— УСЛОВИЕ ЗАДАНИЯ —
Процитируйте часть отрывка об отце Александре, начиная со слов «На поминках я» и заканчивая словами «него победить сатану.».

— ОТРЫВОК —
────────────────────
После смерти Елены Семеновны мне остались гипсовое распятие, икона - «Голова Иоанна Крестителя» и черная шелковая закладка с вышитыми цветной ниткой словами: «Непрестанно молитесь». Ее лицо сияло уже светом иных миров.

Отец Александр очень ее любил и заботился трогательно и постоянно. За несколько часов до ее смерти звонил мне в редакцию, просил раздобыть еще одно лекарство...

Хоронили Елену Семеновну зимой, в мороз. Мерзлую землю долбили ломами, оттаивали огнем. Гроб везли на саночках. От церкви к кладбищу шла скорбная процессия: впереди Мария Витальевна с распятием, затем, согнувшись от усердия, тянул санную веревку дьякон Александр Борисов с воспаленными, слегка безумными синими глазами, в смешной шапке с одним поднятым, другим опущенным ухом...

На поминках я познакомился с отцом Сергием Желудковым. Голубоглазый, маленький, лысый, седой, он был похож на Николая Угодника. Глаза излучали тот же, что у Елены Семеновны, небесный свет.

Есть известная фотография: отец Сергий и отец Александр. («И нам покажется, что мы оставлены бедой.»)

Отец Александр поднимал упавших духом. Кажется, он ни о чем так не заботился, как об этом. Победить отчаяние, скуку, бессмысленность жизни - значило для него победить сатану.

Он не был похож на других священников.
────────────────────
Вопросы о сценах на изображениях
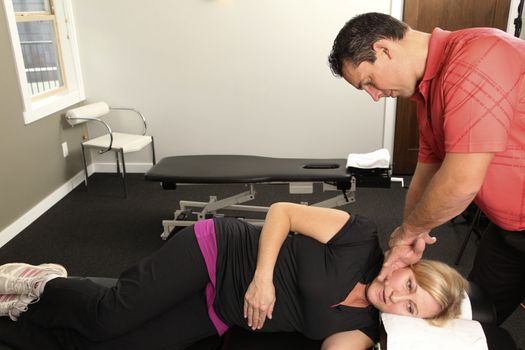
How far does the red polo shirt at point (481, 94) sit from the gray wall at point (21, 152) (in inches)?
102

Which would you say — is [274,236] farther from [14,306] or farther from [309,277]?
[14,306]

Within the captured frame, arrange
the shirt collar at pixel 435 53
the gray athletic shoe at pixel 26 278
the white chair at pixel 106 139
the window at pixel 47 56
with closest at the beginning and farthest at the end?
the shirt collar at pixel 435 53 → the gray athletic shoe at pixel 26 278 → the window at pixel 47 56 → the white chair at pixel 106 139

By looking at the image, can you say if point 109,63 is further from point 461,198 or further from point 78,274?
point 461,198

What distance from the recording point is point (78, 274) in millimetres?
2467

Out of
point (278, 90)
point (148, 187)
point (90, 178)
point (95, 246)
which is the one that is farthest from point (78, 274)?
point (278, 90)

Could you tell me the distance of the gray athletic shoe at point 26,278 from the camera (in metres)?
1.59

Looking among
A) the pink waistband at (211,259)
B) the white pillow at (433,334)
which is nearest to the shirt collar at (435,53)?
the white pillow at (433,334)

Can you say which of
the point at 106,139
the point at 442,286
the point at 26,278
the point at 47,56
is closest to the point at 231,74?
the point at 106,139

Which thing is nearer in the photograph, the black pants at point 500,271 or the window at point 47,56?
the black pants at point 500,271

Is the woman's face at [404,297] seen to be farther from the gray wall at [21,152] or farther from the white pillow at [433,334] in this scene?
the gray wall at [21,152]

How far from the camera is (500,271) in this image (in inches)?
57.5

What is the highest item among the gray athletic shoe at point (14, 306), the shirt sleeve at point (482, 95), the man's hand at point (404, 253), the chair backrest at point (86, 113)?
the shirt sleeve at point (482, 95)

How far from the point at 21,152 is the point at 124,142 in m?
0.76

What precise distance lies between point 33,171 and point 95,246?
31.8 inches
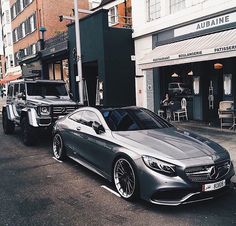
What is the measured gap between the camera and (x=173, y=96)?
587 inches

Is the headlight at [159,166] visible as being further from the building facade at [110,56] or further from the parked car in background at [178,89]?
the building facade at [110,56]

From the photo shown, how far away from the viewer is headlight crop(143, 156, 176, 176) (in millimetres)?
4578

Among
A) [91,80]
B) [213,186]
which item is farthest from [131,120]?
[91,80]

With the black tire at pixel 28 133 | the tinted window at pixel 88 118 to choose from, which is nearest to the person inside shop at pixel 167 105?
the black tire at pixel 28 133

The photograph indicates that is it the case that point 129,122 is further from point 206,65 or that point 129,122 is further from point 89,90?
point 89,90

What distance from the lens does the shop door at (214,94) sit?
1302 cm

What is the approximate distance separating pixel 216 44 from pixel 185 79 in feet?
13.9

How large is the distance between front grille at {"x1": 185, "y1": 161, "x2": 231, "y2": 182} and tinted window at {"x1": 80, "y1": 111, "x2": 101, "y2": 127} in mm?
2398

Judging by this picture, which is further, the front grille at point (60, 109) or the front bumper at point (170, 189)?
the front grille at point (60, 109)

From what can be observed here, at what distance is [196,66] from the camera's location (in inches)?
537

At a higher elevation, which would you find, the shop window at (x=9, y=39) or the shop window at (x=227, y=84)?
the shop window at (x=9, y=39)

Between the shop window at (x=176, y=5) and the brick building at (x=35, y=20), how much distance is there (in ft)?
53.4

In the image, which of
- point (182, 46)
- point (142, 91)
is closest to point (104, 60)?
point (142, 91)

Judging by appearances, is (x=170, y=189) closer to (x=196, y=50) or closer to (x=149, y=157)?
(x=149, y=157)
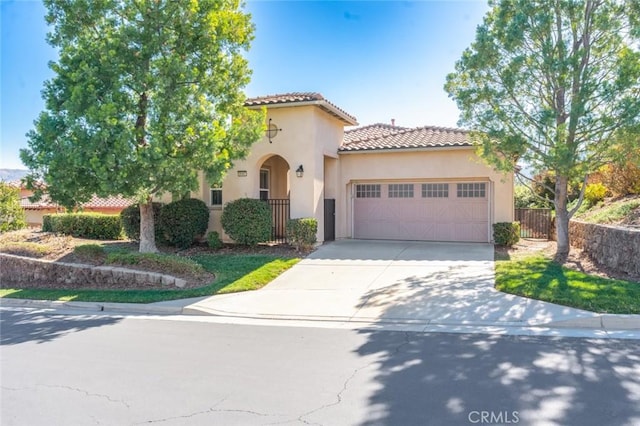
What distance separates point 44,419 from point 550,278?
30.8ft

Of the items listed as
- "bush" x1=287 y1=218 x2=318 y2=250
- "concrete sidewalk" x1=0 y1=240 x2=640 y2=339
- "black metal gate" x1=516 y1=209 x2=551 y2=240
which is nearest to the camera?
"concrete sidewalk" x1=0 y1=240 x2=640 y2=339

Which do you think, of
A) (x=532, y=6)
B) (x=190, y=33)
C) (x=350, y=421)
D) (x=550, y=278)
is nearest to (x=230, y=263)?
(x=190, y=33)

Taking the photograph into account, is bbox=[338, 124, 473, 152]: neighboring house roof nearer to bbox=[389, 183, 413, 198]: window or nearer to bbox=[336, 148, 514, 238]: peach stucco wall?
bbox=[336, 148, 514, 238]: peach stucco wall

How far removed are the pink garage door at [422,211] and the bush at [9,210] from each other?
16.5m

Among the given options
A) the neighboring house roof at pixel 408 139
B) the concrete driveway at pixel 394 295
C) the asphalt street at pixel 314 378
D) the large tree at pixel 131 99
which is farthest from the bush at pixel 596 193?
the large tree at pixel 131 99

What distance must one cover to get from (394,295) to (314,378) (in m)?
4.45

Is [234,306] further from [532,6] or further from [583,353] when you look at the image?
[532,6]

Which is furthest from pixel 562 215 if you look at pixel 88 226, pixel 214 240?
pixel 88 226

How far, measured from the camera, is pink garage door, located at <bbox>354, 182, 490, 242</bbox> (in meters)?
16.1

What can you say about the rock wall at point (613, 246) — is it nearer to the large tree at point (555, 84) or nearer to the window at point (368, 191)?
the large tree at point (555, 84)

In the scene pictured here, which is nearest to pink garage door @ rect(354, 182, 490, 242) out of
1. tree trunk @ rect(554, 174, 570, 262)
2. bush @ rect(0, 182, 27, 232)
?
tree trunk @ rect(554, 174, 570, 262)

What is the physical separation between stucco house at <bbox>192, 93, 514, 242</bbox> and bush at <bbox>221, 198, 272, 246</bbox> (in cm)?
────────────────────
— РЕШЕНИЕ ЗАДАЧИ —
На поминках я познакомился с отцом Сергием Желудковым. Голубоглазый, маленький, лысый, седой, он был похож на Николая Угодника. Глаза излучали тот же, что у Елены Семеновны, небесный свет.

Есть известная фотография: отец Сергий и отец Александр. («И нам покажется, что мы оставлены бедой.»)

Отец Александр поднимал упавших духом. Кажется, он ни о чем так не заботился, как об этом. Победить отчаяние, скуку, бессмысленность жизни - значило для него победить сатану.